**Consigna 1:** En el texto sobre María Andorra, ¿qué se preparaba con las hierbas que ella conocía?
**Consigna 2:** Enumera, a partir del texto sobre María Andorra, las cosas que habrían hecho las hechiceras de haber visitado Yegen unos pocos años antes.
**Consigna 3:** Prosigue, por favor, el texto sobre María Andorra a partir de su última oración.

**Fragmento de texto:**
Me inicié en la vida española por mediación de María Andorra, mi sirvienta. Su madre había sido sabia y partera, de manera que establecí contacto con temas del folclore, de magia, con las costumbres aldeanas y cosas por el estilo que entraban ya en un rápido proceso de desaparición. María Andorra sabía todo lo referente a las hierbas utilizadas en la preparación de tintes y medicinas y era asimismo una excelente narradora de cuentos. Muchas de sus narraciones resultarían familiares al lector de Grim o de Las mil y una noches, pero por lo general había en ellas un punto de picardía u obscenidad. Excepto en la casta, asexuada Irlanda, los campesinos tienen una mentalidad chabacana, y me imagino que así se manifiestan siempre, por lo menos hasta que el investigador del folclore saca lápiz y papel.
De vez en cuando procuraba encauzar mi conversación con María hacia el tema de la brujería. Las hechiceras —me dijo— habían visto pasar sus días mejores. Desde antes, sus actividades habían registrado un singular declive. Su arte requería intimidad, y por esta razón se había visto desplazado por las obras de ingeniería. Pero me aseguró que de haber visitado Yegen unos pocos años antes, las habría visto flotar por el aire a la luz de la luna, encaramadas como lechuzas en los álamos, y volar hacia las eras en las que se celebraban sus reuniones. Su madre —aunque María no me lo dijo— había sido una notable hechicera, mientras que el molinero había sido brujo, y la misma María Andorra había asistido a unas cuantas de sus peregrinaciones, pues el molinero era un individuo pesado y chaparro, de más de sesenta años, sin la vivacidad que cabría esperar de una persona que todos los sábados despegaba de su tejado como un helicóptero.

**Registros proporcionados:**

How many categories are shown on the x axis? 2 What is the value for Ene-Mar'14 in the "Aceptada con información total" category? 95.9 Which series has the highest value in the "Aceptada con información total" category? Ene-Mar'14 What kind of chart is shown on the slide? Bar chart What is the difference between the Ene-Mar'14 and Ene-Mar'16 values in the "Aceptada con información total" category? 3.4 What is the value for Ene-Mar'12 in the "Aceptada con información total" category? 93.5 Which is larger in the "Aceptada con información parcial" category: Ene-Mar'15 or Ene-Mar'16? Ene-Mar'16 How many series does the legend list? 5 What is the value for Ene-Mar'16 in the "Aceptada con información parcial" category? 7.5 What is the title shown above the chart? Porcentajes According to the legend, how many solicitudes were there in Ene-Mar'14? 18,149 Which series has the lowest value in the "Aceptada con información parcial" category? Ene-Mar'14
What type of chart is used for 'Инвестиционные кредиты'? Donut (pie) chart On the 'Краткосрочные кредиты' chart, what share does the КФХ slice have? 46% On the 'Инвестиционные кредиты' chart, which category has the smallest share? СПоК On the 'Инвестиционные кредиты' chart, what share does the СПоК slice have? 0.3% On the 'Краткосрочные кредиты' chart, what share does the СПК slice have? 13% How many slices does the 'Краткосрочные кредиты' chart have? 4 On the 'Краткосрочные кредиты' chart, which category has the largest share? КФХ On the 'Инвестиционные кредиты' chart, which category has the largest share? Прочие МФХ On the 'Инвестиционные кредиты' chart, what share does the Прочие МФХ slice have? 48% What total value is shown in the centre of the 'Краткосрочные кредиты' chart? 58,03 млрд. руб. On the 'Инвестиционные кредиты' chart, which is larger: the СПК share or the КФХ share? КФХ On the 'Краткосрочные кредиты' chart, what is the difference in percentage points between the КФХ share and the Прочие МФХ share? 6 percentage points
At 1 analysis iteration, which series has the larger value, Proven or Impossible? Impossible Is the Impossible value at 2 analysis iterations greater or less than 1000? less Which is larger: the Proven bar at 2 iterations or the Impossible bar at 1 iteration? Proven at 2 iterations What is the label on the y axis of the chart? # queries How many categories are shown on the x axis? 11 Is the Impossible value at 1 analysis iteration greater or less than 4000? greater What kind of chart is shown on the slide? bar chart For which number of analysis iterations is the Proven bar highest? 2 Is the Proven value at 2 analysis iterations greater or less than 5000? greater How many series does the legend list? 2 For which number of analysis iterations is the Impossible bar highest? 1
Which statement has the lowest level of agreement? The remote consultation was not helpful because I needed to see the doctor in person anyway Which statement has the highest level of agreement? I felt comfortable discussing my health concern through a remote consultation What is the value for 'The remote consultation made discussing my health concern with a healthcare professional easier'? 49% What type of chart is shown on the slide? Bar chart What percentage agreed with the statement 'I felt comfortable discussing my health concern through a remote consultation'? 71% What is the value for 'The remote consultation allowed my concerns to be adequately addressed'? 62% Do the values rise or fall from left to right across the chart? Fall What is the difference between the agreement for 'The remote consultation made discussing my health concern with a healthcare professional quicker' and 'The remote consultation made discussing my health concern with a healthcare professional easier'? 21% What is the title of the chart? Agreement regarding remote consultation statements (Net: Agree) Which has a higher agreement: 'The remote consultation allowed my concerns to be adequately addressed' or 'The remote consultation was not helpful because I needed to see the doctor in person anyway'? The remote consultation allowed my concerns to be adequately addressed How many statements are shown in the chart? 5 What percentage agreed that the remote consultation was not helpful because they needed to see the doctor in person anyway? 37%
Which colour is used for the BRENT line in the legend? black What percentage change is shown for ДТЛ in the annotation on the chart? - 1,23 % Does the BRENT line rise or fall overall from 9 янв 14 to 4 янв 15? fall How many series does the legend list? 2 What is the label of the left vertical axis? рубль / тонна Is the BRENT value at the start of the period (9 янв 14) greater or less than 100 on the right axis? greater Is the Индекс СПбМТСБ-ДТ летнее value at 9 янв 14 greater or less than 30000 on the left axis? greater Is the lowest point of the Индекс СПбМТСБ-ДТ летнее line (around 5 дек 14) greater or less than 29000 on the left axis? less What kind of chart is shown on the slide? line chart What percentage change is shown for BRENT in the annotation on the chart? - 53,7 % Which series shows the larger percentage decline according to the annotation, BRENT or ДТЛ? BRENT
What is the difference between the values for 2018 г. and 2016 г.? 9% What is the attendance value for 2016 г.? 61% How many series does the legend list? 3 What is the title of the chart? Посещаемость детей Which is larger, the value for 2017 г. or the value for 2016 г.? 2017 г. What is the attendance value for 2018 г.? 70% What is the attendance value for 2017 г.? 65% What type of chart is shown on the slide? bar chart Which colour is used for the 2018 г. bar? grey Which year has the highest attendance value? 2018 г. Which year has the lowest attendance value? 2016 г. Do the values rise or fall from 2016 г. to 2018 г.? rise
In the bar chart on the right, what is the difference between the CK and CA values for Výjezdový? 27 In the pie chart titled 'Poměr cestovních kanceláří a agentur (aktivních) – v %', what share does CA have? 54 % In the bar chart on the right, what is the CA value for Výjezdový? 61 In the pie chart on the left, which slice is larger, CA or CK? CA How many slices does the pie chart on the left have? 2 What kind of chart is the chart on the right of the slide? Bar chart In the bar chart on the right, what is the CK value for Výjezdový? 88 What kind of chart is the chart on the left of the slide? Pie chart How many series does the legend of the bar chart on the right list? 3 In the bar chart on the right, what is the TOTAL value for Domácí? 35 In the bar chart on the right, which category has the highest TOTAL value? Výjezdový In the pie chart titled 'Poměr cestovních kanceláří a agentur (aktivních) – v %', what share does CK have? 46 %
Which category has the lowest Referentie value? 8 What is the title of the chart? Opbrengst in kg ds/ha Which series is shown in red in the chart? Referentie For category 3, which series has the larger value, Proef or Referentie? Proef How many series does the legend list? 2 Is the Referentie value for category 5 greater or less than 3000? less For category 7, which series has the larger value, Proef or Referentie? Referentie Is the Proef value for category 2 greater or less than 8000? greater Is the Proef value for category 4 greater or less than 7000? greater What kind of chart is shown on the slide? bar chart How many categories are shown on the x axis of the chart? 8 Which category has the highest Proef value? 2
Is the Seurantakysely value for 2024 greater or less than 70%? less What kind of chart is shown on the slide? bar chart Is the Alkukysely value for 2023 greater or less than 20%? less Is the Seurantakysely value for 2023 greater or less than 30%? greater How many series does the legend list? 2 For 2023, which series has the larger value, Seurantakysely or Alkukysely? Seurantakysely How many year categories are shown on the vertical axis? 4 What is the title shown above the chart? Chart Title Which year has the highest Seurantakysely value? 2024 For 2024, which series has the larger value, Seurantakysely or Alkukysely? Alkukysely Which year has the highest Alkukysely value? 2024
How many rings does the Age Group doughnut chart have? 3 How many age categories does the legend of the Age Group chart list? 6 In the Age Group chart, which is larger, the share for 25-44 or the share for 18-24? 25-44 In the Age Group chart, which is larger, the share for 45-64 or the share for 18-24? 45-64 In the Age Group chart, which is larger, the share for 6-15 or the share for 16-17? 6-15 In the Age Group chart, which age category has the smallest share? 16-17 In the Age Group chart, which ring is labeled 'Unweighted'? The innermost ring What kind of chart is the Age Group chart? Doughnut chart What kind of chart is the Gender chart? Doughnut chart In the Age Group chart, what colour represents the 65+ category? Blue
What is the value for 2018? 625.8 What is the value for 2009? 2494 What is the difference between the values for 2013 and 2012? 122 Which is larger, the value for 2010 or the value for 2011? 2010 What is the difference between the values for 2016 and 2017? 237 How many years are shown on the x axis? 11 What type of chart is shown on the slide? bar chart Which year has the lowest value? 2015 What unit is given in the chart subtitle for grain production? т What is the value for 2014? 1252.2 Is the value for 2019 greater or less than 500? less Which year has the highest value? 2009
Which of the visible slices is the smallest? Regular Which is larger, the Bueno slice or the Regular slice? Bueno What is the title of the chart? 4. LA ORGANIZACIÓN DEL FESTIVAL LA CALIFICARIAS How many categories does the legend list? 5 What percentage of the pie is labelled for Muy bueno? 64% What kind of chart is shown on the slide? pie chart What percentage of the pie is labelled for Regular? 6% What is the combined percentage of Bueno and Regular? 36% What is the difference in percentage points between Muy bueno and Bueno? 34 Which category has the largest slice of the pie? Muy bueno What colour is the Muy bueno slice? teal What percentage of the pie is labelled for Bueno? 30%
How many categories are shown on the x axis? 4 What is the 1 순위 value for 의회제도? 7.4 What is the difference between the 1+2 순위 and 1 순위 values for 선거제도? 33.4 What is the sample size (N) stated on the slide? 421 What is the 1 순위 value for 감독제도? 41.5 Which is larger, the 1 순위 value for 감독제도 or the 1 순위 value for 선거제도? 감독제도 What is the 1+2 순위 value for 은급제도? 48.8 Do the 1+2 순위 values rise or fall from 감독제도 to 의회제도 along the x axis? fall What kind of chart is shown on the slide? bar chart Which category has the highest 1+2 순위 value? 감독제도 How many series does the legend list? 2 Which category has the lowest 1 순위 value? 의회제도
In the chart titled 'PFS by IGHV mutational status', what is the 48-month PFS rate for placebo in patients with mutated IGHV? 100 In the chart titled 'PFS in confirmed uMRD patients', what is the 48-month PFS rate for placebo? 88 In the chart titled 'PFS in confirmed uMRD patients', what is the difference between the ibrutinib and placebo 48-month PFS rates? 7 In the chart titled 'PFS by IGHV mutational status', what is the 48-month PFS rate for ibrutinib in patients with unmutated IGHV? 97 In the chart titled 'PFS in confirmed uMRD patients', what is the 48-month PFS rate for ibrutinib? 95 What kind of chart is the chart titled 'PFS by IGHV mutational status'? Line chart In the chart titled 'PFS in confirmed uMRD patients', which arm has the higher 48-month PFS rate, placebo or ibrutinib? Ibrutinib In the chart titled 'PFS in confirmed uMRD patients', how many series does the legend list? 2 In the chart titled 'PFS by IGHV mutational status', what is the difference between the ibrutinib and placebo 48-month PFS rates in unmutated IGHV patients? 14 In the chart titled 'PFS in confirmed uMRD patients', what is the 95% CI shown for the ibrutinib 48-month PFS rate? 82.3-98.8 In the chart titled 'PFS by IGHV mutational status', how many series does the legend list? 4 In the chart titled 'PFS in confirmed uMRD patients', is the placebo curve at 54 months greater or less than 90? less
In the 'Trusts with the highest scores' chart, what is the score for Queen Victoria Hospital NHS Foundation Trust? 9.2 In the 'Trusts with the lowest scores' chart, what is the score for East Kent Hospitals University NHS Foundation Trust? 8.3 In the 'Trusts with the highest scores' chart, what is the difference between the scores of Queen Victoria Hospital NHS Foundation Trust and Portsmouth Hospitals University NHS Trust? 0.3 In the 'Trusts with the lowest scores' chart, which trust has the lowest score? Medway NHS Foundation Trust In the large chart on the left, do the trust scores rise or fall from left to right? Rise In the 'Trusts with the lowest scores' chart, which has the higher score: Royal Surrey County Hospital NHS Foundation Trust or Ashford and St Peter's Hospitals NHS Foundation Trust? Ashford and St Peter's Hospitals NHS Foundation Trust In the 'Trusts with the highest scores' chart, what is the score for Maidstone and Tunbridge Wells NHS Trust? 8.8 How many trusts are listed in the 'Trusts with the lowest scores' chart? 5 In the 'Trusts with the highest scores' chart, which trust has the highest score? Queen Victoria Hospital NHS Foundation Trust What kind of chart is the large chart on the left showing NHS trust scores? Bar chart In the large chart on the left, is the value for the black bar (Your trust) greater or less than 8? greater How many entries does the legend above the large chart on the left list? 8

**Resultado 1:** Tintes y medicinas.

**Resultado 2:**
- Flotar por el aire a la luz de la luna.
- Encaramarse como lechuzas en los álamos.
- Volar hacia las eras en las que se celebraban sus reuniones.

**Resultado 3:**
El símbolo del poder hechiceril era un mortero con su mano que pasaba de madre a hija. Como todas las familias los poseían —en la lista de las necesidades domésticas aparecían a continuación de la sartén y, en algún modo, antes que la marmita— no era fácil decir cuál tenía propiedades mágicas y cuál no. Quizá sólo los viejos morteros de madera, suplantados recientemente por el almirez de cobre, poseían la necesaria potencia. Sin embargo, y a pesar de la construcción de la carretera, todavía se utilizaban bastante, pues, aunque la costumbre de volar se había perdido, la preparación de pociones de amor continuaba siendo un floreciente negocio. En un mundo en transición, hasta las hechiceras han de adaptarse a las nuevas condiciones, y con el incremento del lujo y del vicio, que todo el mundo estaba de acuerdo en conceptuar como síntomas de los tiempos modernos, el arte de hacer filtros de amor había adquirido nueva importancia.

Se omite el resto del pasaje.